I am also a big believer in reducing our chemical and fertiliser inputs, to minimise the negative impacts on the environment and our wildlife. In addition, we are increasing our native wildflower areas for pollinators which in turn is creating better ground coverage for smaller mammals and we are seeing birds of prey, including barn owls nesting in and around the course.

Are you seeing any evidence of climate change?

There is no denying that climate change is affecting the greenkeeping industry. We are seeing less defined seasons. Gone are the endless weeks of frost in the winter, instead we are often met with warm and wet winters, which are extremely challenging for even the driest of golf courses.
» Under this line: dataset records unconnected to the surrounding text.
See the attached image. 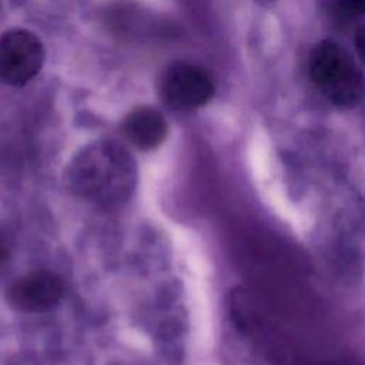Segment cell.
Returning <instances> with one entry per match:
<instances>
[{
	"label": "cell",
	"instance_id": "cell-7",
	"mask_svg": "<svg viewBox=\"0 0 365 365\" xmlns=\"http://www.w3.org/2000/svg\"><path fill=\"white\" fill-rule=\"evenodd\" d=\"M335 3L344 13L354 16L365 14V0H335Z\"/></svg>",
	"mask_w": 365,
	"mask_h": 365
},
{
	"label": "cell",
	"instance_id": "cell-5",
	"mask_svg": "<svg viewBox=\"0 0 365 365\" xmlns=\"http://www.w3.org/2000/svg\"><path fill=\"white\" fill-rule=\"evenodd\" d=\"M63 295L60 277L50 271H34L16 279L9 291V304L21 312H44L56 307Z\"/></svg>",
	"mask_w": 365,
	"mask_h": 365
},
{
	"label": "cell",
	"instance_id": "cell-2",
	"mask_svg": "<svg viewBox=\"0 0 365 365\" xmlns=\"http://www.w3.org/2000/svg\"><path fill=\"white\" fill-rule=\"evenodd\" d=\"M309 74L321 94L336 107L351 108L362 100L365 84L361 70L351 56L331 40L318 43L311 51Z\"/></svg>",
	"mask_w": 365,
	"mask_h": 365
},
{
	"label": "cell",
	"instance_id": "cell-3",
	"mask_svg": "<svg viewBox=\"0 0 365 365\" xmlns=\"http://www.w3.org/2000/svg\"><path fill=\"white\" fill-rule=\"evenodd\" d=\"M44 61L41 41L30 31L14 29L0 38V80L9 86H24L37 76Z\"/></svg>",
	"mask_w": 365,
	"mask_h": 365
},
{
	"label": "cell",
	"instance_id": "cell-8",
	"mask_svg": "<svg viewBox=\"0 0 365 365\" xmlns=\"http://www.w3.org/2000/svg\"><path fill=\"white\" fill-rule=\"evenodd\" d=\"M355 47L361 63L365 66V26H362L355 36Z\"/></svg>",
	"mask_w": 365,
	"mask_h": 365
},
{
	"label": "cell",
	"instance_id": "cell-1",
	"mask_svg": "<svg viewBox=\"0 0 365 365\" xmlns=\"http://www.w3.org/2000/svg\"><path fill=\"white\" fill-rule=\"evenodd\" d=\"M134 181V161L114 141H97L84 147L66 170V184L71 192L100 204L127 198Z\"/></svg>",
	"mask_w": 365,
	"mask_h": 365
},
{
	"label": "cell",
	"instance_id": "cell-9",
	"mask_svg": "<svg viewBox=\"0 0 365 365\" xmlns=\"http://www.w3.org/2000/svg\"><path fill=\"white\" fill-rule=\"evenodd\" d=\"M7 255H9V247H7V242H6L4 235H3L1 231H0V265L6 261Z\"/></svg>",
	"mask_w": 365,
	"mask_h": 365
},
{
	"label": "cell",
	"instance_id": "cell-4",
	"mask_svg": "<svg viewBox=\"0 0 365 365\" xmlns=\"http://www.w3.org/2000/svg\"><path fill=\"white\" fill-rule=\"evenodd\" d=\"M214 83L207 71L190 63H174L161 80V96L175 110H194L214 96Z\"/></svg>",
	"mask_w": 365,
	"mask_h": 365
},
{
	"label": "cell",
	"instance_id": "cell-6",
	"mask_svg": "<svg viewBox=\"0 0 365 365\" xmlns=\"http://www.w3.org/2000/svg\"><path fill=\"white\" fill-rule=\"evenodd\" d=\"M127 138L141 150H151L160 145L167 135V123L154 108L141 107L131 111L124 121Z\"/></svg>",
	"mask_w": 365,
	"mask_h": 365
}]
</instances>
This in turn puts strain on the greenkeepers’ and golfers’ relationship. Summers seem to bring more prolonged periods of scorching weather as well. We must be careful as an industry that we don’t become part of this problem, so climate change is affecting my job but I am also making it part of my job to minimise my effect on it. Golf courses need to be maintained in a sustainable fashion. We must think carefully about our water usage, diesel consumption and fertiliser / pesticide inputs. We are taking steps towards this in our own little ways, using a Pogo moisture meter to build up data on our greens and be more aware of our water usage and purchasing our first electric mower, which will be powered by our solar panels. As already mentioned, we are also lowering our nitrogen and pesticide use so that our greens are healthier and less dependent on inputs which can be damaging to the wider environment.

What advice would you give to a young greenkeeper starting out today?

Take every opportunity to learn from others in the industry. Greenkeepers are a great bunch and are always willing to share knowledge which helps out their peers. Ask questions to further your knowledge, but at the same time don’t be afraid to question why a job is done in a certain way. Greenkeeping can be very prescriptive at times, when you are dealing with living organisms and mother nature you have to be flexible and adapt, doing a job because ‘that’s how we’ve always done it’ isn’t always a good thing.

How do you spend your leisure time?

I like to get out and play golf with friends, often at our own course, but I love getting out and about to experience different courses and see how their teams set them up. Having worked at a parkland course all my life I really enjoy going and playing links golf and seeing the different challenges greenkeepers face there.

I am a family man so the rest of my leisure time is spent with my wife, two young children and three turf dogs.